▶ **Task brief**:
Write out the part of the SQL Server bulk import post starting at "In some projects, we" and ending at "or may not.", word for word.

Monday, 20 February 2012

Bulk Import (Insert and Update) using BULK INSERT and MERGE Statements in SQL Server 2008


In some projects, we may have bulk import functionality to a table which is already exist with our system. SQL Server given lots of facilities for importing data into the database, some are –
  1. Using bcp Utility
  2. Using BULK INSERT statement
  3. Using OPENROWSET
  4. Etc.,
In this post I am going do bulk import using BULK INSERT and MERGE statements. We use both BULK INSERT and MERGE statements as this implementation not only used for inserting the records, also for updating records if already exist.

So the use case will be as below –
  1. The input for the bulk import would be either .csv file or an .xml file.
  2. The records from the input file will as per the importing table schema. So the values will be able to insert or update without any issue in the same order and data type.
  3. The records from the csv may already present in the table or may not.
  4. When no records present, all the records will be inserted (Ex: initial stage).
  5. If some records are already present, the records will be updated otherwise inserted.

Note: This implementation will work only from SQL Server 2008 and later versions (as MERGE statement introduced from SQL Server 2008).

The implementation as follows-

Step 1: I am taking Customer table for importing the records (Customer table created from Northwind database schema).

Below is the table schema –
IF  EXISTS (SELECT * FROM sys.objects WHERE object_id = OBJECT_ID(N'[dbo].[Customers]') AND type in (N'U'))
DROP TABLE [dbo].[Customers]
GO

CREATE TABLE [dbo].[Customers](
 [CustomerID] [nchar](5) NOT NULL,
 [CompanyName] [nvarchar](40) NOT NULL,
 [ContactName] [nvarchar](30) NULL,
 [ContactTitle] [nvarchar](30) NULL,
 [Address] [nvarchar](60) NULL,
 [City] [nvarchar](15) NULL,
 [Region] [nvarchar](15) NULL,
 [PostalCode] [nvarchar](10) NULL,
 [Country] [nvarchar](15) NULL,
 [Phone] [nvarchar](24) NULL,
 [Fax] [nvarchar](24) NULL,
 CONSTRAINT [PK_Customers1] PRIMARY KEY CLUSTERED ( [CustomerID] ASC )

▶ **Data entries**:
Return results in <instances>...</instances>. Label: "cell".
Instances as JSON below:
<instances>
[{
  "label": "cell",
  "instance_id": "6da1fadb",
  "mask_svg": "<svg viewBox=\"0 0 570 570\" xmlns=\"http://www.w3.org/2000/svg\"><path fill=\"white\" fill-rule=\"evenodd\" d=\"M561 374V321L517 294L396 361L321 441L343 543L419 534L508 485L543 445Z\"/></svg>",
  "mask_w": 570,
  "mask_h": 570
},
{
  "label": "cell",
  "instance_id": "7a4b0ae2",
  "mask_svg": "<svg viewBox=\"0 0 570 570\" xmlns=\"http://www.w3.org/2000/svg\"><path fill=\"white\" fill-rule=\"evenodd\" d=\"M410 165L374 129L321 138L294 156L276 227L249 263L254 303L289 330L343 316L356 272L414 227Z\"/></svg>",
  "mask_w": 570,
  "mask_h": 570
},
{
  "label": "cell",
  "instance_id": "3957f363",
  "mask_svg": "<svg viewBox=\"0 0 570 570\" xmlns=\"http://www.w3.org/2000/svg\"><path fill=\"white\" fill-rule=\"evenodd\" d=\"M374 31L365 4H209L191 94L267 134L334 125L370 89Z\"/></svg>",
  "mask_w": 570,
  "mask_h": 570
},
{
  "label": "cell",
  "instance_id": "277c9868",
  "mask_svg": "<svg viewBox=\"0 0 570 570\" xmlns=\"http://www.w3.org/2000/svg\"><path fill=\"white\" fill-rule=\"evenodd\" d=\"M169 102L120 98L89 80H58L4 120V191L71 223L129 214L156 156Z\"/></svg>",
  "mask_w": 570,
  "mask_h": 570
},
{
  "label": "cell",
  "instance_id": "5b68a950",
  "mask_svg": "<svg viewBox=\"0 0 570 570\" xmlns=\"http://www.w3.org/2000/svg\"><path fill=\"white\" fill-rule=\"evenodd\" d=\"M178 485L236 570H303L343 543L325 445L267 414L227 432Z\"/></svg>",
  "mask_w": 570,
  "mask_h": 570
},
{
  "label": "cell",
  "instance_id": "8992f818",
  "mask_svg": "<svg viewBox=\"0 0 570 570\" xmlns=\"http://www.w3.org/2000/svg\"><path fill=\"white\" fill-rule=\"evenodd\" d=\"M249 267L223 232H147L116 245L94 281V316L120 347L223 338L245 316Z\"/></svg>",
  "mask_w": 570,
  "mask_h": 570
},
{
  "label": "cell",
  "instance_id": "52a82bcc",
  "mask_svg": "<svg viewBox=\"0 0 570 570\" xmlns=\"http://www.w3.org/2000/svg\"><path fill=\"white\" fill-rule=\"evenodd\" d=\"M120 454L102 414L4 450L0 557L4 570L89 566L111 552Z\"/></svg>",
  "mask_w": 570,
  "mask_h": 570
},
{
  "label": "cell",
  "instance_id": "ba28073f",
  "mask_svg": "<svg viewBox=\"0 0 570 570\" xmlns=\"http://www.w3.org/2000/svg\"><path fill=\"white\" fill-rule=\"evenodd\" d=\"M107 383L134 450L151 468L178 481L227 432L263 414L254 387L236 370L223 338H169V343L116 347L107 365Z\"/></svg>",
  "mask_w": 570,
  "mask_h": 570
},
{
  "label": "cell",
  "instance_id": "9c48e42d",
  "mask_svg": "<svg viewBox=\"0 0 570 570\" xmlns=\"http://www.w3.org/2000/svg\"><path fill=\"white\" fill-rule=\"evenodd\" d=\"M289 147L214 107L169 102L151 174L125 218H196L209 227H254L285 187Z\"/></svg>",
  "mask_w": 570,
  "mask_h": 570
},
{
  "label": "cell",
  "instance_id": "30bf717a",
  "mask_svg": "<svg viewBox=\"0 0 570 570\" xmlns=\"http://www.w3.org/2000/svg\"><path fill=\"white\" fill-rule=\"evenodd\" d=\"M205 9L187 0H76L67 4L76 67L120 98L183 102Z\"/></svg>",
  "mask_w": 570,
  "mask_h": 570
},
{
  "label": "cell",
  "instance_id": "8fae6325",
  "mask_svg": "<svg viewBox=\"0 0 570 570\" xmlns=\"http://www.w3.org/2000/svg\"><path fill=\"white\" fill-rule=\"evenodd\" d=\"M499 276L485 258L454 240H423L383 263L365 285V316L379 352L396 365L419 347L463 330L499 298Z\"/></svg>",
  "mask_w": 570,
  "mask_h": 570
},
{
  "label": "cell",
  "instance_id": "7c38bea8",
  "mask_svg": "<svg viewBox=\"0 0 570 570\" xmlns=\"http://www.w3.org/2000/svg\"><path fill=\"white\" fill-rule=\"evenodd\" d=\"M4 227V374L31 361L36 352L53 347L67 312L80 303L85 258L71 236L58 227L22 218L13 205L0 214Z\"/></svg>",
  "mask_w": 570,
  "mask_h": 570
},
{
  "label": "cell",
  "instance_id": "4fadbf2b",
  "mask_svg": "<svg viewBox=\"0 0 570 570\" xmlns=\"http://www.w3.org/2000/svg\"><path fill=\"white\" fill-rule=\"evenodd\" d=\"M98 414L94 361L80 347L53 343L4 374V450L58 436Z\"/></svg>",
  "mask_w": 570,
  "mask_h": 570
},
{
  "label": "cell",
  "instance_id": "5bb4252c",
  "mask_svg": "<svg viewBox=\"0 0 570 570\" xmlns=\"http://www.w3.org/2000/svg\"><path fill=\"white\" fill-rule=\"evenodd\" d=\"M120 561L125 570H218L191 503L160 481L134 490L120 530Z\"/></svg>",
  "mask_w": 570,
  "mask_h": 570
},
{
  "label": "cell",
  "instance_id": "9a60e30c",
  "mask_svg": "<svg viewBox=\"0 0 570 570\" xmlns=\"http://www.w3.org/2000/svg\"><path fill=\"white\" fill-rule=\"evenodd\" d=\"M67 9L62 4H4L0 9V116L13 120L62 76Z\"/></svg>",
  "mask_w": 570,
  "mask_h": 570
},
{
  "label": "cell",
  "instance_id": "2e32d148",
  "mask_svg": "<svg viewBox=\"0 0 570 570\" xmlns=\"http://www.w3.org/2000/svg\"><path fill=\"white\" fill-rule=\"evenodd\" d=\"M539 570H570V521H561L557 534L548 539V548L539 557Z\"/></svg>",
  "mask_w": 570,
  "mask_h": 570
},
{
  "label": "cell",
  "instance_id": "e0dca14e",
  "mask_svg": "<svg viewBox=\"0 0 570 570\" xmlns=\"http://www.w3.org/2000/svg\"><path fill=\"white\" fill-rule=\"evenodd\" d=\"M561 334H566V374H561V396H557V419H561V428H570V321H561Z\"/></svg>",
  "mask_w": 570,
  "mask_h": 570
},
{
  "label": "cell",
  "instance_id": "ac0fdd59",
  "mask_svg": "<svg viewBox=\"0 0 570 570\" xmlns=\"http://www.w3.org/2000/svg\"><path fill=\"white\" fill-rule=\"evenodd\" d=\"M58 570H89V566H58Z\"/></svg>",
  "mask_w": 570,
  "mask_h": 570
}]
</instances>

▶ **Solution to this task**:
In some projects, we may have bulk import functionality to a table which is already exist with our system. SQL Server given lots of facilities for importing data into the database, some are –
  1. Using bcp Utility
  2. Using BULK INSERT statement
  3. Using OPENROWSET
  4. Etc.,
In this post I am going do bulk import using BULK INSERT and MERGE statements. We use both BULK INSERT and MERGE statements as this implementation not only used for inserting the records, also for updating records if already exist.

So the use case will be as below –
  1. The input for the bulk import would be either .csv file or an .xml file.
  2. The records from the input file will as per the importing table schema. So the values will be able to insert or update without any issue in the same order and data type.
  3. The records from the csv may already present in the table or may not.